Bij het bezoek aan het Jazzfest viel een aantal organisatorische zaken op, die ik verfrissend van eenvoud vond.
- Bij de toegang moest je je gekochte kaartje afgeven bij de controle; geen gescheur, geen gestempel. Wat moet je dan als je buiten moet gaan roken? Dan krijg je gewoon weer zo’n kaartje terug, dat je bij het weerbinnenlopen gewoon weer afgeeft. Een feilloos mechanisme. “Maar dan kun je dat kaartje toch zomaar aan iemand anders geven die dan naar binnen kan?” Ja, en?

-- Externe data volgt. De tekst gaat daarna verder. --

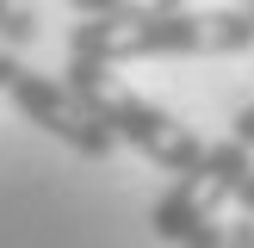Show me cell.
<instances>
[{"instance_id": "obj_1", "label": "cell", "mask_w": 254, "mask_h": 248, "mask_svg": "<svg viewBox=\"0 0 254 248\" xmlns=\"http://www.w3.org/2000/svg\"><path fill=\"white\" fill-rule=\"evenodd\" d=\"M254 44L248 6H174V12H130V19H81L68 31V56L87 62H155V56H236Z\"/></svg>"}, {"instance_id": "obj_9", "label": "cell", "mask_w": 254, "mask_h": 248, "mask_svg": "<svg viewBox=\"0 0 254 248\" xmlns=\"http://www.w3.org/2000/svg\"><path fill=\"white\" fill-rule=\"evenodd\" d=\"M19 68H25V62H19V56H12V50H6V44H0V93H6V87H12V81H19Z\"/></svg>"}, {"instance_id": "obj_6", "label": "cell", "mask_w": 254, "mask_h": 248, "mask_svg": "<svg viewBox=\"0 0 254 248\" xmlns=\"http://www.w3.org/2000/svg\"><path fill=\"white\" fill-rule=\"evenodd\" d=\"M31 37H37V6L31 0H0V44L25 50Z\"/></svg>"}, {"instance_id": "obj_8", "label": "cell", "mask_w": 254, "mask_h": 248, "mask_svg": "<svg viewBox=\"0 0 254 248\" xmlns=\"http://www.w3.org/2000/svg\"><path fill=\"white\" fill-rule=\"evenodd\" d=\"M230 136H236V143H248V149H254V106H242V112H236Z\"/></svg>"}, {"instance_id": "obj_3", "label": "cell", "mask_w": 254, "mask_h": 248, "mask_svg": "<svg viewBox=\"0 0 254 248\" xmlns=\"http://www.w3.org/2000/svg\"><path fill=\"white\" fill-rule=\"evenodd\" d=\"M254 174V149L236 143V136H223V143L205 149V161L186 174H174V186L155 198V211H149V230L161 236V242L186 248L205 223L223 217V205H236L242 198V180Z\"/></svg>"}, {"instance_id": "obj_7", "label": "cell", "mask_w": 254, "mask_h": 248, "mask_svg": "<svg viewBox=\"0 0 254 248\" xmlns=\"http://www.w3.org/2000/svg\"><path fill=\"white\" fill-rule=\"evenodd\" d=\"M186 248H254V217H236V223H205Z\"/></svg>"}, {"instance_id": "obj_4", "label": "cell", "mask_w": 254, "mask_h": 248, "mask_svg": "<svg viewBox=\"0 0 254 248\" xmlns=\"http://www.w3.org/2000/svg\"><path fill=\"white\" fill-rule=\"evenodd\" d=\"M6 99H12V106H19L44 136H56L62 149H74V155H87V161H106L112 149H118V136L93 118V106H87L68 81H56V74L19 68V81L6 87Z\"/></svg>"}, {"instance_id": "obj_2", "label": "cell", "mask_w": 254, "mask_h": 248, "mask_svg": "<svg viewBox=\"0 0 254 248\" xmlns=\"http://www.w3.org/2000/svg\"><path fill=\"white\" fill-rule=\"evenodd\" d=\"M62 81H68L74 93L93 106V118L106 124L124 149H136L143 161H155L161 174H186V168H198V161H205V149H211L205 136L186 130V124L174 118V112H161L155 99H143L136 87H124L112 62L68 56V74H62Z\"/></svg>"}, {"instance_id": "obj_5", "label": "cell", "mask_w": 254, "mask_h": 248, "mask_svg": "<svg viewBox=\"0 0 254 248\" xmlns=\"http://www.w3.org/2000/svg\"><path fill=\"white\" fill-rule=\"evenodd\" d=\"M81 19H130V12H174L186 0H68Z\"/></svg>"}, {"instance_id": "obj_10", "label": "cell", "mask_w": 254, "mask_h": 248, "mask_svg": "<svg viewBox=\"0 0 254 248\" xmlns=\"http://www.w3.org/2000/svg\"><path fill=\"white\" fill-rule=\"evenodd\" d=\"M236 205H242V211H248V217H254V174H248V180H242V198H236Z\"/></svg>"}, {"instance_id": "obj_11", "label": "cell", "mask_w": 254, "mask_h": 248, "mask_svg": "<svg viewBox=\"0 0 254 248\" xmlns=\"http://www.w3.org/2000/svg\"><path fill=\"white\" fill-rule=\"evenodd\" d=\"M242 6H248V19H254V0H242Z\"/></svg>"}]
</instances>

- Er was fatsoenlijk bier voor normale prijzen in fatsoenlijke glazen, met €0,50 borg, maar dat zien we vaker.
- Na afloop mag je gerust nog een uurtje of wat gastvrij naborrelen en wordt je niet door een schoonmaakploeg naar buiten geveegd.

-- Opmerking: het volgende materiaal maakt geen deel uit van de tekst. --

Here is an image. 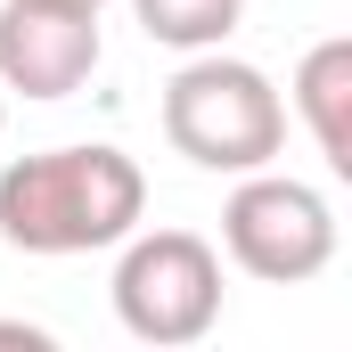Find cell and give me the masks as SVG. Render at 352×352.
Wrapping results in <instances>:
<instances>
[{
  "mask_svg": "<svg viewBox=\"0 0 352 352\" xmlns=\"http://www.w3.org/2000/svg\"><path fill=\"white\" fill-rule=\"evenodd\" d=\"M0 115H8V107H0Z\"/></svg>",
  "mask_w": 352,
  "mask_h": 352,
  "instance_id": "10",
  "label": "cell"
},
{
  "mask_svg": "<svg viewBox=\"0 0 352 352\" xmlns=\"http://www.w3.org/2000/svg\"><path fill=\"white\" fill-rule=\"evenodd\" d=\"M98 66V8L58 0H0V90L16 98H66Z\"/></svg>",
  "mask_w": 352,
  "mask_h": 352,
  "instance_id": "5",
  "label": "cell"
},
{
  "mask_svg": "<svg viewBox=\"0 0 352 352\" xmlns=\"http://www.w3.org/2000/svg\"><path fill=\"white\" fill-rule=\"evenodd\" d=\"M221 246L230 263L263 287H303L336 263V205L295 173H238L230 205H221Z\"/></svg>",
  "mask_w": 352,
  "mask_h": 352,
  "instance_id": "3",
  "label": "cell"
},
{
  "mask_svg": "<svg viewBox=\"0 0 352 352\" xmlns=\"http://www.w3.org/2000/svg\"><path fill=\"white\" fill-rule=\"evenodd\" d=\"M58 8H107V0H58Z\"/></svg>",
  "mask_w": 352,
  "mask_h": 352,
  "instance_id": "9",
  "label": "cell"
},
{
  "mask_svg": "<svg viewBox=\"0 0 352 352\" xmlns=\"http://www.w3.org/2000/svg\"><path fill=\"white\" fill-rule=\"evenodd\" d=\"M148 213V173L123 148H41L0 173V238L16 254H98Z\"/></svg>",
  "mask_w": 352,
  "mask_h": 352,
  "instance_id": "1",
  "label": "cell"
},
{
  "mask_svg": "<svg viewBox=\"0 0 352 352\" xmlns=\"http://www.w3.org/2000/svg\"><path fill=\"white\" fill-rule=\"evenodd\" d=\"M115 320L140 344H197L221 320V254L197 230H148L115 263Z\"/></svg>",
  "mask_w": 352,
  "mask_h": 352,
  "instance_id": "4",
  "label": "cell"
},
{
  "mask_svg": "<svg viewBox=\"0 0 352 352\" xmlns=\"http://www.w3.org/2000/svg\"><path fill=\"white\" fill-rule=\"evenodd\" d=\"M140 33L164 41V50H221L246 16V0H131Z\"/></svg>",
  "mask_w": 352,
  "mask_h": 352,
  "instance_id": "7",
  "label": "cell"
},
{
  "mask_svg": "<svg viewBox=\"0 0 352 352\" xmlns=\"http://www.w3.org/2000/svg\"><path fill=\"white\" fill-rule=\"evenodd\" d=\"M0 344H50V328H33V320H0Z\"/></svg>",
  "mask_w": 352,
  "mask_h": 352,
  "instance_id": "8",
  "label": "cell"
},
{
  "mask_svg": "<svg viewBox=\"0 0 352 352\" xmlns=\"http://www.w3.org/2000/svg\"><path fill=\"white\" fill-rule=\"evenodd\" d=\"M295 115L311 131V148L328 156V173H352V41L328 33L303 50L295 66Z\"/></svg>",
  "mask_w": 352,
  "mask_h": 352,
  "instance_id": "6",
  "label": "cell"
},
{
  "mask_svg": "<svg viewBox=\"0 0 352 352\" xmlns=\"http://www.w3.org/2000/svg\"><path fill=\"white\" fill-rule=\"evenodd\" d=\"M164 140L197 173H263L287 148V98L246 58L188 50V66L164 82Z\"/></svg>",
  "mask_w": 352,
  "mask_h": 352,
  "instance_id": "2",
  "label": "cell"
}]
</instances>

- De EHBO-ers aanschouwend zou je niets moeten overkomen, en
- De security valt niet te vermurwen. Als je een paar stappen te vlotjes richting VIP gebied zette werd je prompt de weg versperd, en terugkeren in de zaal om onze vriend Richard nog even de hand te schudden (“Remember us?“) werd met een leugen afgedaan: “Die mannen zijn allang vertrokken”. Met ons op de foto in plaats van de vermeend vertrokken artiest wilden ze ook al niet.